Despite Anne’s success on stage and radio, recording companies had not shown any interest in putting her voice on record. She made a test recording of the Waltz Song from Merrie England in 1936, a recording which Webster managed to obtain from HMV. Eventually she did make a few solo recordings and sang in a Noel Coward medley with Joyce Grenfell and Graham Payn, but the bulk of her recordings were duets with Webster. My favourite solo recording of Anne’s is Raymond Loughborough’s A Song in the Night, which she sang on a Pathé film short in 1936.

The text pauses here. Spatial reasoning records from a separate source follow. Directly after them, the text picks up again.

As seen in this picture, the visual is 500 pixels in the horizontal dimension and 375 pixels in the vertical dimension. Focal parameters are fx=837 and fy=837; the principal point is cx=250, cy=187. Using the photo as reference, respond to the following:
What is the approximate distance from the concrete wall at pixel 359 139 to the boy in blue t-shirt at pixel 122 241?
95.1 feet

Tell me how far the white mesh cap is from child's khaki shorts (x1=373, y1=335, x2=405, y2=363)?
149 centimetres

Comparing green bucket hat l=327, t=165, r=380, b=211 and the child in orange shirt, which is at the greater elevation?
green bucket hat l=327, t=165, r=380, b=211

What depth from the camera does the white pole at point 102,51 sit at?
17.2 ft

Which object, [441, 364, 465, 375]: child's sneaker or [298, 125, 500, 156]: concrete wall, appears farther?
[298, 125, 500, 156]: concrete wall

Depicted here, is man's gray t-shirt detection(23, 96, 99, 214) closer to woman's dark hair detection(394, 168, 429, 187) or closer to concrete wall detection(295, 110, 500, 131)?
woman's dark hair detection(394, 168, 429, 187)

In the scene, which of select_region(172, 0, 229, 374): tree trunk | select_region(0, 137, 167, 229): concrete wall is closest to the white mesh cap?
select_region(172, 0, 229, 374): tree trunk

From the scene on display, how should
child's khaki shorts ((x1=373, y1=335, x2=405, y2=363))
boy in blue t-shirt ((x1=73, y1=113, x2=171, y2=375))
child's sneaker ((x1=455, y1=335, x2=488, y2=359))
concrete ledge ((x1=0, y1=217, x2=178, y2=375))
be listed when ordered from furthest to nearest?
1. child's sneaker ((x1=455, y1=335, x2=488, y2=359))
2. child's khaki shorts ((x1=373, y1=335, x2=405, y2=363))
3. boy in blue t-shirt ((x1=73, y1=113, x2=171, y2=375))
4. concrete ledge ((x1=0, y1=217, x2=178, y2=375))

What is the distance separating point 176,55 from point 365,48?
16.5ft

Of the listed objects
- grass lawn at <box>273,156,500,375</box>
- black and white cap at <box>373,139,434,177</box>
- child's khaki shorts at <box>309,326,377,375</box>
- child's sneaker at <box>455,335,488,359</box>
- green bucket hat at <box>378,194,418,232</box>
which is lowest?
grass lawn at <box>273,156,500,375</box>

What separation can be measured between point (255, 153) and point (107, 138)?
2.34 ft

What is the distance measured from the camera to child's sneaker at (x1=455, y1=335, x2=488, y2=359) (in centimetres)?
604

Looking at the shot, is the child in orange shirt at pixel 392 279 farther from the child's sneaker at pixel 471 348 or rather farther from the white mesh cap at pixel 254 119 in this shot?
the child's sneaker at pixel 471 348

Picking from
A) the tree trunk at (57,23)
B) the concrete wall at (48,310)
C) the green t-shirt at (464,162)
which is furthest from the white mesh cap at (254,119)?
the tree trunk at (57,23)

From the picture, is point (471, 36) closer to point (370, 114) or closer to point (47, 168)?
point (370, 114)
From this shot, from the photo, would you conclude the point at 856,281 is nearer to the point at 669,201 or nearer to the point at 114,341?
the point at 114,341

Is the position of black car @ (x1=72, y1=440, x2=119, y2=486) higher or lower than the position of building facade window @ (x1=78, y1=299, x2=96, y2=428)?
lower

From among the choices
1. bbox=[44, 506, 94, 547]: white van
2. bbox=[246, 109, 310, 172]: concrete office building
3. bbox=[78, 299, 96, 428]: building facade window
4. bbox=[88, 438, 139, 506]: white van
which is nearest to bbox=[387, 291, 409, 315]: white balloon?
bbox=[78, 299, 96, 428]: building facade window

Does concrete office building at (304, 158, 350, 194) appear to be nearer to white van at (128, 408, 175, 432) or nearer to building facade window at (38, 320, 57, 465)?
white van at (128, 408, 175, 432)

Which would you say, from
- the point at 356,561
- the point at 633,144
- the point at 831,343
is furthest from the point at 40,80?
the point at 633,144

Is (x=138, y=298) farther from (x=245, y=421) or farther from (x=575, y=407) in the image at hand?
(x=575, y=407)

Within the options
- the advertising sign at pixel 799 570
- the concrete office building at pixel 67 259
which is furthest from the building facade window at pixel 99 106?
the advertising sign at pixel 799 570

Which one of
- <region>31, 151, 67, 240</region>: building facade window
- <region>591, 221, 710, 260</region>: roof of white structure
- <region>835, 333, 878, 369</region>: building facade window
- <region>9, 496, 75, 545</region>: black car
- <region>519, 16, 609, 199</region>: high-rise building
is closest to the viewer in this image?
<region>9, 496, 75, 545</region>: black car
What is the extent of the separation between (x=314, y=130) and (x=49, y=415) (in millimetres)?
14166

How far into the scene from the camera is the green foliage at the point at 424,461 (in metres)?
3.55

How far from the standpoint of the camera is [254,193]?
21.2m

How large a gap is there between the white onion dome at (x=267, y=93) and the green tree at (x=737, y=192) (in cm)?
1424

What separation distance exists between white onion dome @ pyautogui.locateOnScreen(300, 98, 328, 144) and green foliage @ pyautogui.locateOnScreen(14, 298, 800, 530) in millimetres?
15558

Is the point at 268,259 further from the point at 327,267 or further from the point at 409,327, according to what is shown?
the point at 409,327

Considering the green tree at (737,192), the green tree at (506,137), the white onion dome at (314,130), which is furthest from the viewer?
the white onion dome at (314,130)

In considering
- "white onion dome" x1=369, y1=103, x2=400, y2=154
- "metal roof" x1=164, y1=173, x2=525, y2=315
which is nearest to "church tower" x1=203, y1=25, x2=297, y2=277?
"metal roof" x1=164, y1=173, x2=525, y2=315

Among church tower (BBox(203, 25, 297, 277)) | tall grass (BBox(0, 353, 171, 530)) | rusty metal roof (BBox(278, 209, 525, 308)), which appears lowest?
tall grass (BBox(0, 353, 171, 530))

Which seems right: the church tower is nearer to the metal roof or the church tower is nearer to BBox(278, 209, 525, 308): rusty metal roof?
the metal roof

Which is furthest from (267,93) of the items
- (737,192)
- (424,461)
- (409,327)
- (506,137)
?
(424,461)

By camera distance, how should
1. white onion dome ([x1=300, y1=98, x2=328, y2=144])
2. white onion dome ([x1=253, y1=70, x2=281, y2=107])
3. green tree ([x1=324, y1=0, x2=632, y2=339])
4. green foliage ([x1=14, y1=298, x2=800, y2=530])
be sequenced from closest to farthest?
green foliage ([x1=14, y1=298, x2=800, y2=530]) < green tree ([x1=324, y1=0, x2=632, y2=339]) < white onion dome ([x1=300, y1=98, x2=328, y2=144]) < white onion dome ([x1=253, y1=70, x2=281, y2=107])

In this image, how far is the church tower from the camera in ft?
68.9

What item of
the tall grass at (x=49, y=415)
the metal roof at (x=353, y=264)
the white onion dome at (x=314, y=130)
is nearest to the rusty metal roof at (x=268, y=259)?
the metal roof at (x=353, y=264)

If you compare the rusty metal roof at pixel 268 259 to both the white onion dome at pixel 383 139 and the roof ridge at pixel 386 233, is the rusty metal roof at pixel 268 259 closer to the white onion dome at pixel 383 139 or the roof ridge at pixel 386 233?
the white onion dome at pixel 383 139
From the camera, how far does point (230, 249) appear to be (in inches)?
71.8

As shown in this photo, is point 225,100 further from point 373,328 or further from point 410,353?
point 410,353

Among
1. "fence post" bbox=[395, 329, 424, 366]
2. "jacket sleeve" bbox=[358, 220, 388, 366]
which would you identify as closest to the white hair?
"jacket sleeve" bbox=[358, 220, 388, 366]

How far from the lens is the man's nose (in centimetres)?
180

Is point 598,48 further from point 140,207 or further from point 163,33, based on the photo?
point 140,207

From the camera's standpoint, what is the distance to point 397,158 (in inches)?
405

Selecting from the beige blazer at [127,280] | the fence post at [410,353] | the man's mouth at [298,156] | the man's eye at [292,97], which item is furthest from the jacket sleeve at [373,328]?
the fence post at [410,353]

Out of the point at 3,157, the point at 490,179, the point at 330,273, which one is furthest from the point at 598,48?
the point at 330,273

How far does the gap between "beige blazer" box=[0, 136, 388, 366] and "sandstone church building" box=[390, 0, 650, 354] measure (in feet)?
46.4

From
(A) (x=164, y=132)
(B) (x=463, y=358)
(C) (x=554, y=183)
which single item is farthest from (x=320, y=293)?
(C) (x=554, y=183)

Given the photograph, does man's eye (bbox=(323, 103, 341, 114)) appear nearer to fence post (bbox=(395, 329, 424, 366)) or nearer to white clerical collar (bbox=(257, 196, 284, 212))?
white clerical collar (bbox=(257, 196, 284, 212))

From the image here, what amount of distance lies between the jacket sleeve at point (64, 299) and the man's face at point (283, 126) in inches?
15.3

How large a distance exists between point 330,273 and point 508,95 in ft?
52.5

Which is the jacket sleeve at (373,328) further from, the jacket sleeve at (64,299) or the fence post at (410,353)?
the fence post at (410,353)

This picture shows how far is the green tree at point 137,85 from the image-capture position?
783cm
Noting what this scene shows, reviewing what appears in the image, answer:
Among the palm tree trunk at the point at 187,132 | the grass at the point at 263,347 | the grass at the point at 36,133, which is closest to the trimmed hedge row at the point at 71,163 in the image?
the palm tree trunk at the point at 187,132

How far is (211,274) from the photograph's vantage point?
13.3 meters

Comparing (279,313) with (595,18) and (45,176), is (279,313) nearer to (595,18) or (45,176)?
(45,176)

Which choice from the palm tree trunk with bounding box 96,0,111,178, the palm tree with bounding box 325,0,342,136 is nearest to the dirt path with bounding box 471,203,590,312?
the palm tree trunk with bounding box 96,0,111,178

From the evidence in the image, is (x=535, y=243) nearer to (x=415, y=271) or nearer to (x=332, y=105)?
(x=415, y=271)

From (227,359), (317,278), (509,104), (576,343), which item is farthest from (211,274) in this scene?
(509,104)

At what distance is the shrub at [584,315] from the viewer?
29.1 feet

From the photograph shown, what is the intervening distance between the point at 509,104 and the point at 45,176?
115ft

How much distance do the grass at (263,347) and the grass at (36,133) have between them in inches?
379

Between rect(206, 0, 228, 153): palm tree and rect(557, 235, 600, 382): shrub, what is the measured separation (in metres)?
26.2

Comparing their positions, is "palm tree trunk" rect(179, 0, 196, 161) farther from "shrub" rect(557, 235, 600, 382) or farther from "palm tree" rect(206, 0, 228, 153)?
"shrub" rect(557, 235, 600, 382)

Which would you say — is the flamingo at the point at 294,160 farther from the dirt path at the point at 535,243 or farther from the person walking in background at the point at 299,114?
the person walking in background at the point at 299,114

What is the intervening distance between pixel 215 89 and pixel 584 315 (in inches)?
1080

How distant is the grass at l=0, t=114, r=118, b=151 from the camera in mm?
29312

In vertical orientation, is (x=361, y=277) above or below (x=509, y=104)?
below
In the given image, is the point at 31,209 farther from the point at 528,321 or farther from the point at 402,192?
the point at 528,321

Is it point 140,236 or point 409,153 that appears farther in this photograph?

      Their first duet recording in 1939, the year after their marriage, was If You Were the Only Girl in the World, with A Paradise for Two on the flip side. Before these recordings were made, Anne had sung with Webster in a number of broadcasts, and had been the anonymous soprano voice in a radio series called The Voice of Romance in 1937. In this series he too was anonymous, but by this time, most people would have recognised his distinctive voice. Their duet recordings were instantly popular and there was a great demand for them. By 1940 HMV issued a separate pamphlet about Anne and Webster’s duet recordings, which was included in the HMV catalogue of that year.